浮気の定理-Answer-
しばらく黙ったまま、探るように俺の話に耳を傾けていた妻は、唇を噛み締め泣くのを我慢しているような顔になった。


浮気をしたことを認めたことに、ショックを受けているのかもしれない。


でもあんな証拠をつきつけられては、今さら言い逃れする方が拗(こじ)れるような気がした。

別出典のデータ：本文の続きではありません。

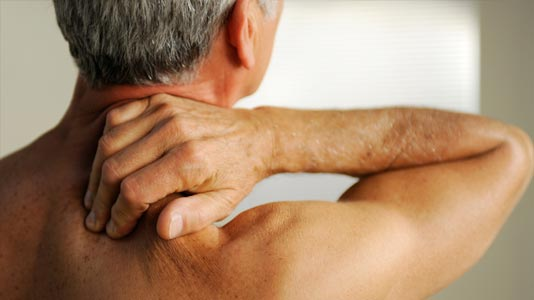 Man feeling his shoulder with pain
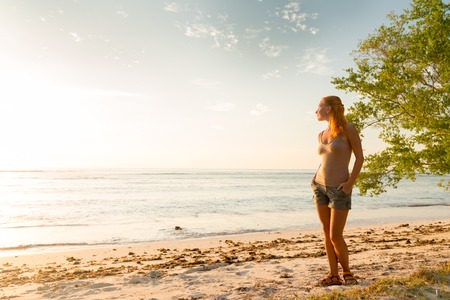 raises: Young woman watching as sun sets over Pacific Ocean Stock Photo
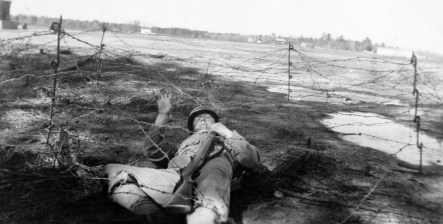 Walter Parcheta of Buffalo, NY, negotiates a barbed wire obstacle.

だから正直に認めた上で、でもその行為は諦めさせるためのものなんだと……妻を大切に思う気持ちは変わらないんだと……


そう伝えることが、この状況を打破できる唯一の方法だと思った。


「馬鹿だったよ……

そんなことで諦めてくれると思ったなんて

一度だけだって言ってたのに、お前にバラすって脅されたんだ

俺はお前を失いたくなくて……

相手の要求を呑むしかなかった……すまない」


声を詰まらせ、涙を流す。


妻を信用させるためなら、自然に涙も流れ落ちた。


たぶん、妻の前で泣くなんて、はじめてのことだ。


だからこそ、信じてくれるような気がした。


――頼む!騙されてくれ!俺を許すと言ってくれ!


妻が口を開くまでの間、俺は生きた心地がしなかった。